Jean Bernard Grand-MaîtreJean Bernard Grand-Maître, dancer, teacher, choreographer (b at Hull, Qué 6 Apr 1963). Jean Grand-Maître is among the most successful Canadian ballet choreographers of his generation. After a year in the dance program at York University, Toronto, Grand-Maître continued his training at Montréal's L'École supérieure de danse du Québec, 1983-86, where he presented his earliest ballets in workshop productions. He performed with THEATRE BALLET OF CANADA, 1987-89, Les Ballets de Montréal Eddy TOUSSAINT, 1990, and BALLET BRITISH COLUMBIA, 1991, continuing to participate in various dance company choreographic workshops and creating four works for BALLET JÖRGEN from 1990 to 1994.

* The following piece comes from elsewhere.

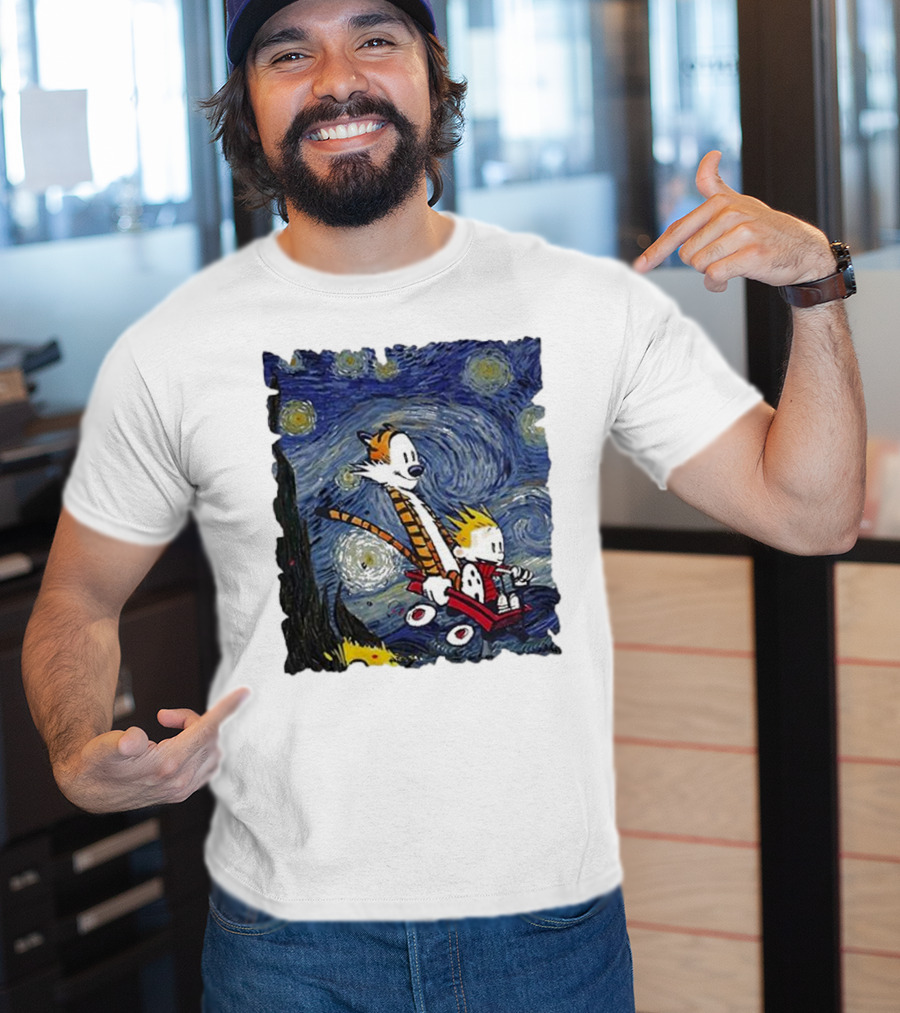 Vincent Van Gogh Starry Night Calvin And Hobbes Wagon T-Shirt
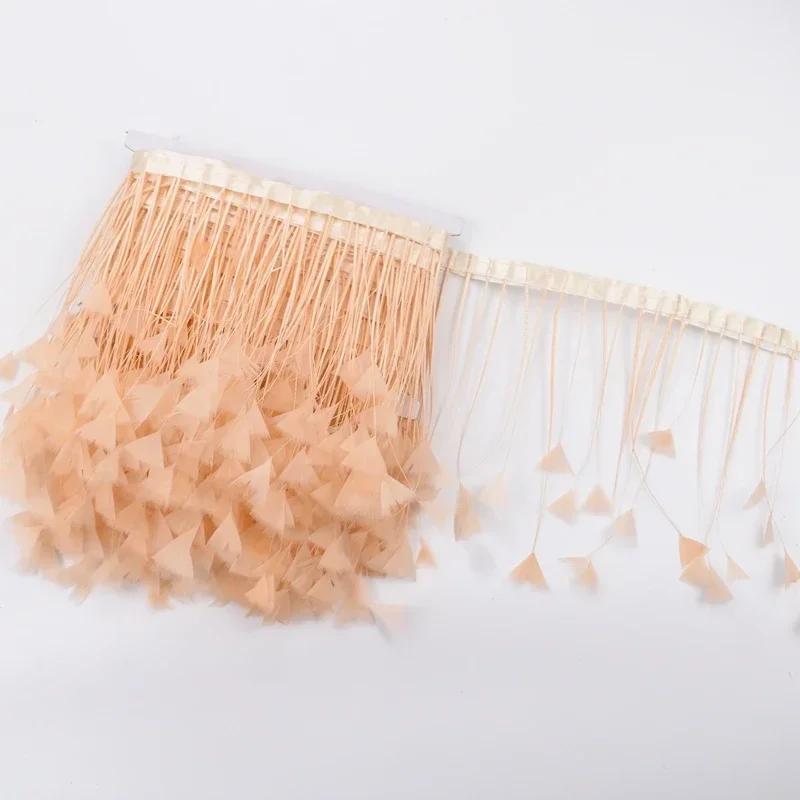 2Meters Colored Turkey Feathers On Tape Tassel Fringe Trim Decoration White Black Ribbon Sewing Dress Flecos Handicrafts Decor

His career breakthrough was Frames of Mind, originally created for a 1993 NATIONAL BALLET OF CANADA choreographic workshop and taken into the company repertoire to critical acclaim the following year, earning a Dora Mavor Moore Award nomination. NBC included Frames of Mind in a later European tour. Its success helped Grand-Maître win a place in the 1994 Carlisle Project, a prestigious American choreographic development program operated by the Pennsylvania Ballet.
As a result of this exposure, Grand-Maître soon received commissions from a number of important foreign companies. His major foreign commissions include the evening-length La Veglia degli Angeli (Teatro alla Scala, Milan, 1995), Exilium (Stuttgart Ballet, 1997), Eja Mater (Paris Opera Ballet, 1997), Ecclesia and another evening-length work, Emma B (Bavarian State Ballet, Munich, 1998 and 1999), and Liaisons Dangereuses (National Ballet of Norway, Oslo, 2000).

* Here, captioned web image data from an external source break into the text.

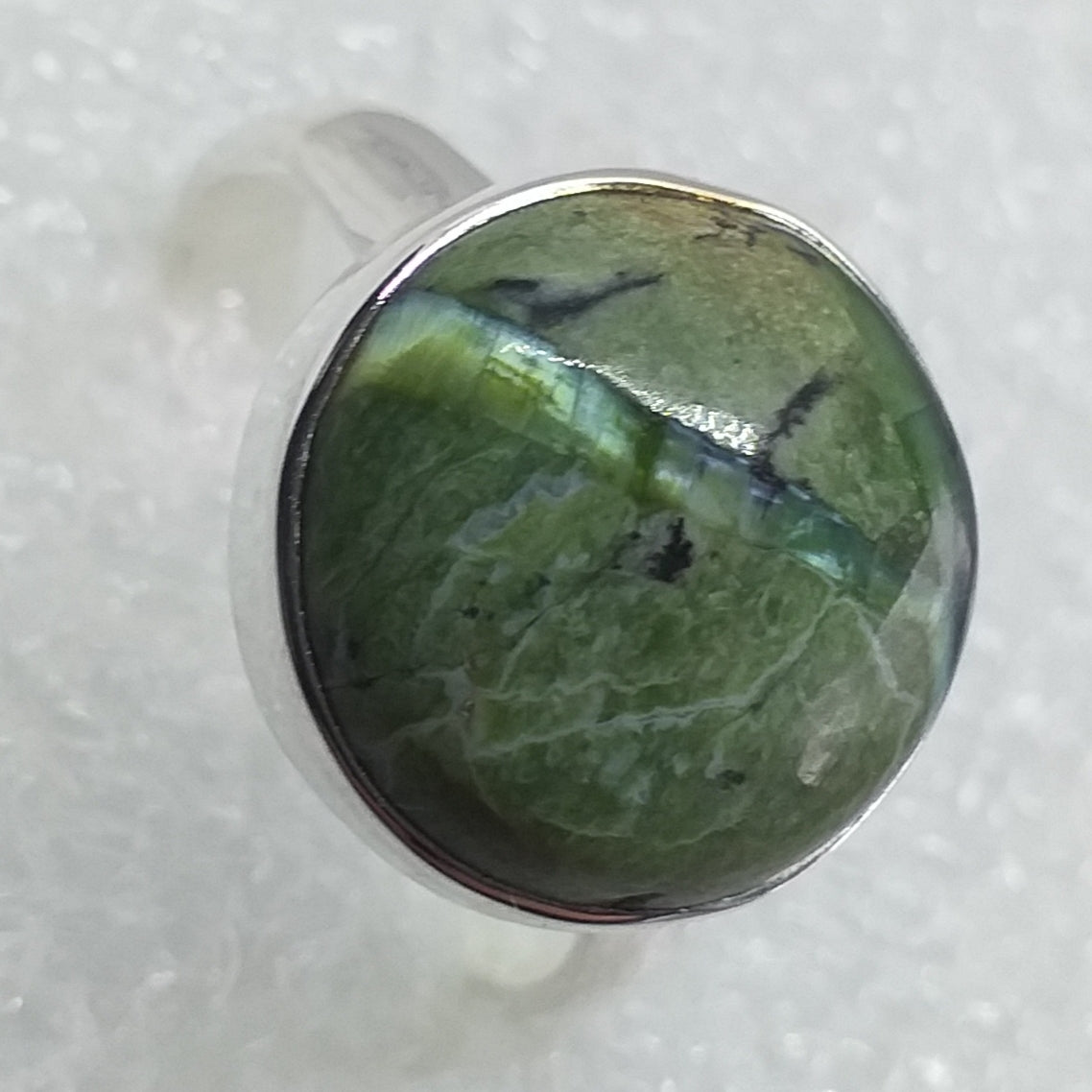 grüner OPAL KATZENAUGE Ring Gr.19 925 Sterling Silber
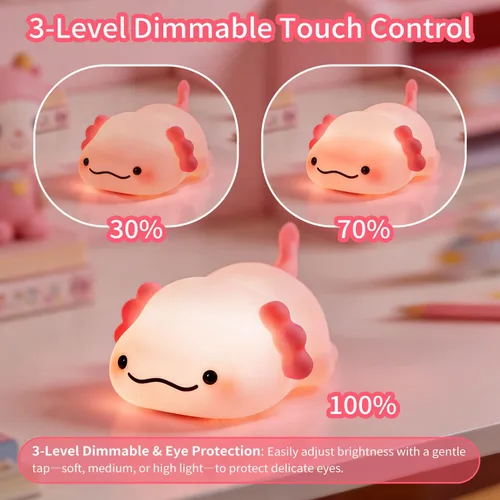 Miniatura 4 de Axolotl - Luz nocturna para niños, de silicona blanda de 3 niveles, regulable, control táctil, bonita luz nocturna con temporizador, portátil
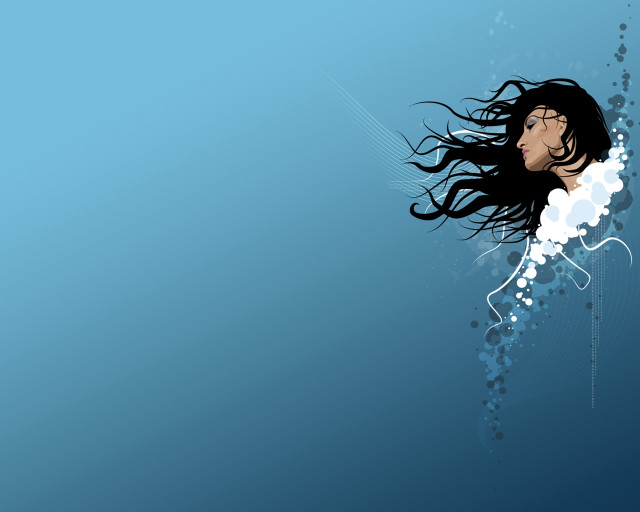 Woman flying hair blowing wind free wallpaper for desktop - medium preview image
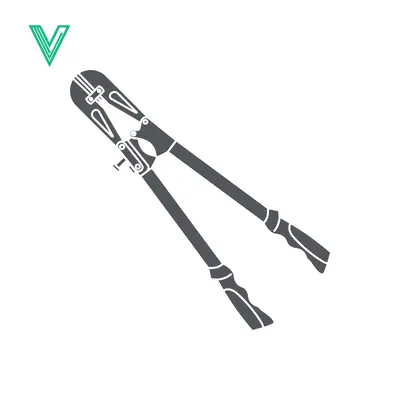 Heavy Duty Bolt Cutters Tool Icon Silhouette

In the United States, Hartford Ballet restaged Frames of Mind in 1995 and commissioned Ancient Airs and Uroboros (1996 and 1999). Dance Connecticut presented Grand-Maître's full-length version of Romeo and Juliet in 2000 with great success. In Canada, his major commissions include The Winter Room, Boy Wonder and Tema Celesta (Ballet BC, 1995, 1996 and 2000) and La Mémoire de l'eau (LES GRANDS BALLETS CANADIENS, 1997). In Québec he has also choreographed for a number of stage galas and operettas as well as for television. In 2001 the Québec Arts Council awarded him a 6-month creative sabbatical in Rome. He returned to Montréal to direct a touring stage musical version of Roméo et Juliette.

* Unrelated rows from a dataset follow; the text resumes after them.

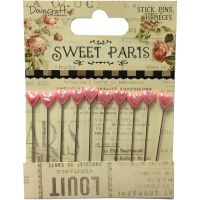 Dovecraft - Trimcraft Sweet Paris Stick Pins - Pink Hearts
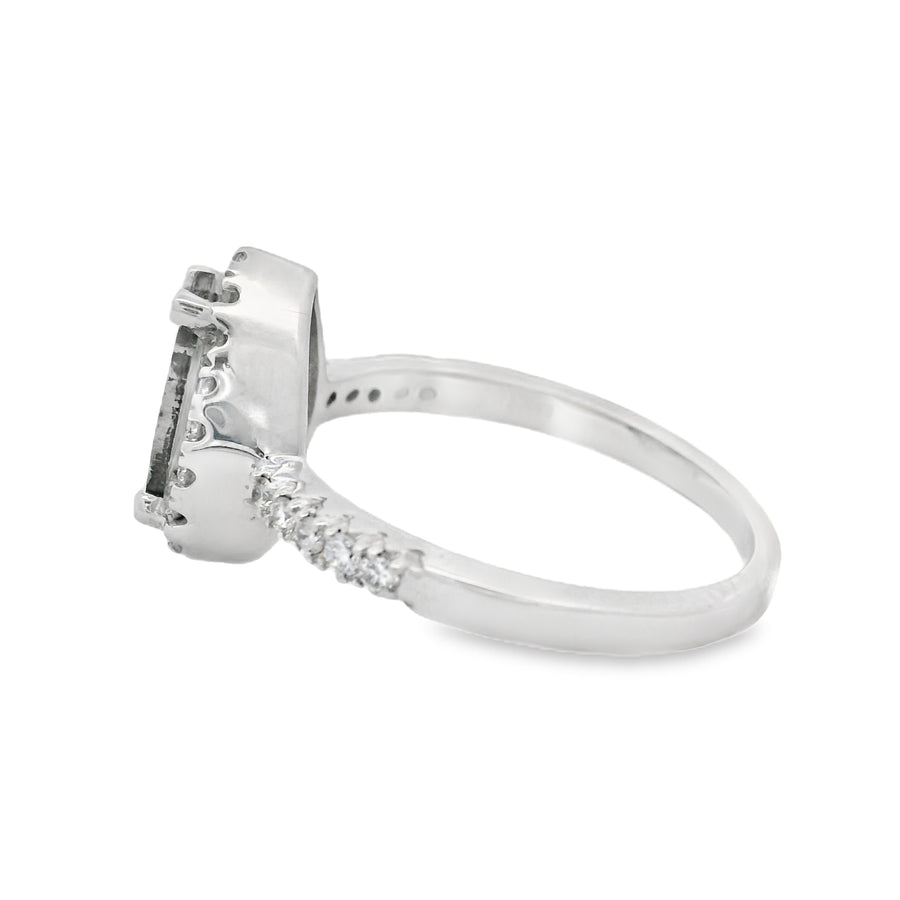 White Gold Salt And Pepper Pear Halo Diamond Engagement Ring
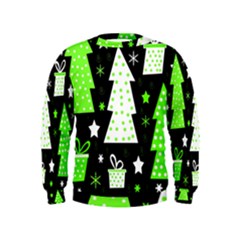 Green Playful Xmas Kids  Sweatshirt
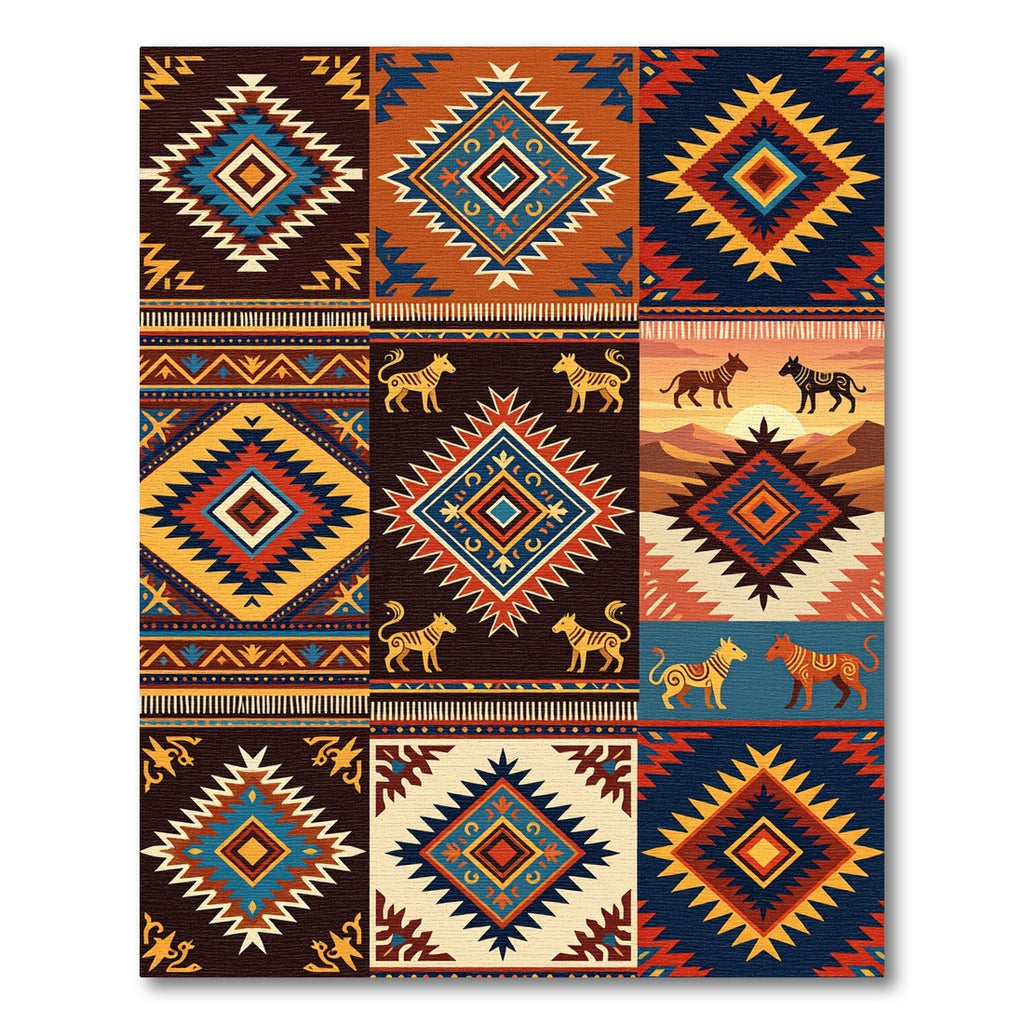 Bold Southwestern Geometric Diamond Earth Tones Rug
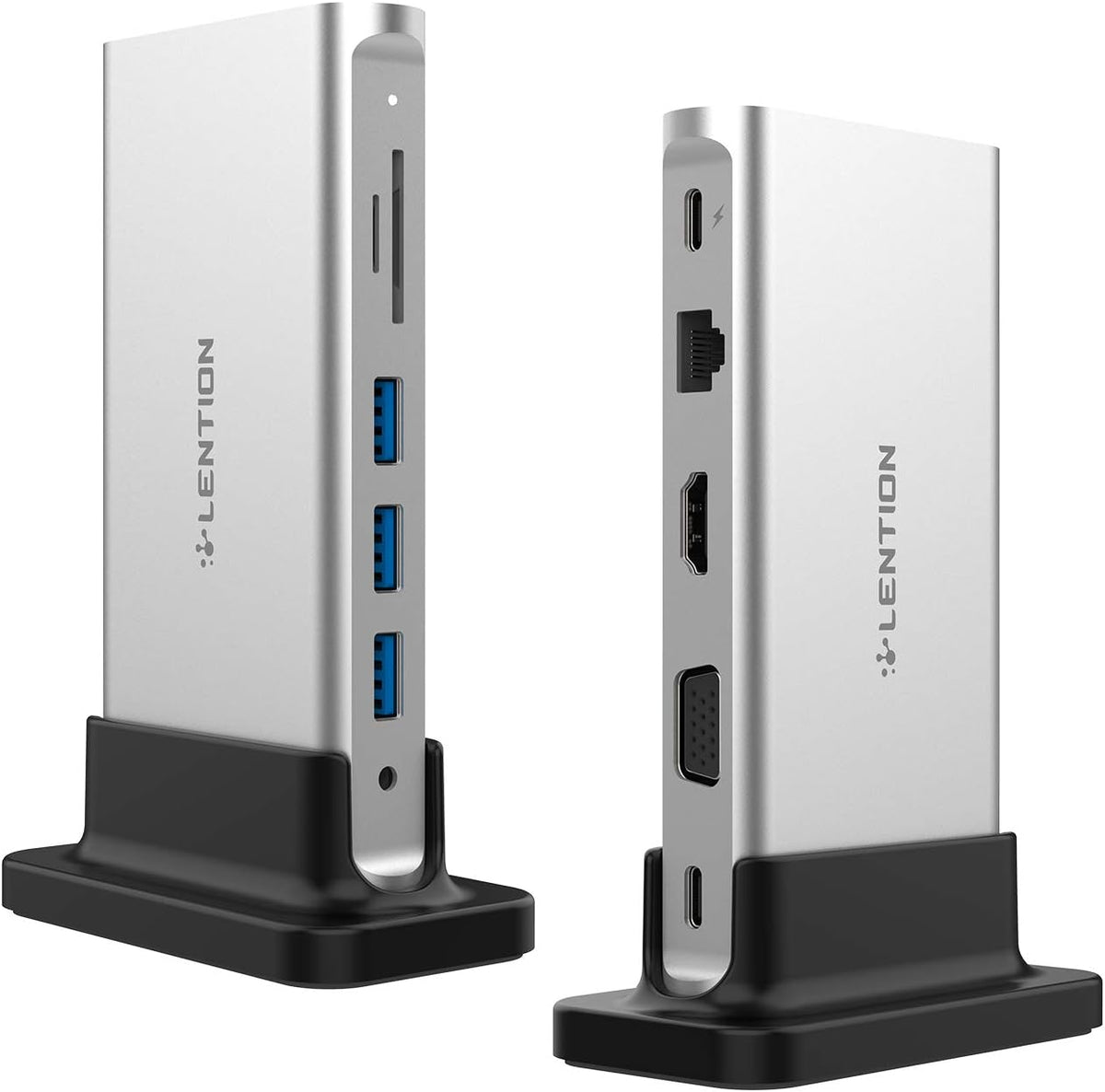 USB C Docking Station with 100W PD, 4K HDMI, VGA, Gigabit Ethernet, Card Reader, USB 3.0, Silver D643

Grand-Maître's ballets are notable for their theatricality. He works in close collaboration with composers and with lighting, costume and set designers to create specific stage environments that both complement and amplify the poetic and emotional implications of the choreographic content. Although he regards the choreographic component as central, in many respects his approach is similar to that of a director with an integrated vision of the total theatrical experience he wants to achieve.
After many years working as an itinerant choreographer, Grand-Maître set himself the goal of directing a ballet company and in 2002 was hired by ALBERTA BALLET, where he has restaged a number of his earlier works and created popular versions of Bizet's Carmen and Prokofiev's Cinderella and Romeo and Juliet. Grand-Maître has had considerable box office and critical success by creating ballets to popular music. In 2007 he collaborated with Canadian musician Joni MITCHELL on the ballet Joni Mitchell's The Fiddle and the Drum, a work about war and the environment. In 2010 he created a Broadway-style ballet about sensationalist aspects of the life of singer/songwriter Elton John, called Love Lies Bleeding, to be followed by a ballet using the music of Canadian songstress Sarah MCLACHLAN in a new work.
Jean Grand-Maître has expanded Alberta Ballet to 30 dancers, making it Canada's 3rd-largest ballet company, and has led it on several tours of China as well as extensive domestic touring. He has given Alberta Ballet a distinct artistic personality and advanced his predecessors' efforts to establish its national and international profile. He was also the director of choreography for the opening and closing ceremonies of the Vancouver 2010 Olympics.
Grand-Maître, notably articulate and polylingual, has also become an outspoken advocate for the role of the arts within Alberta and nationally.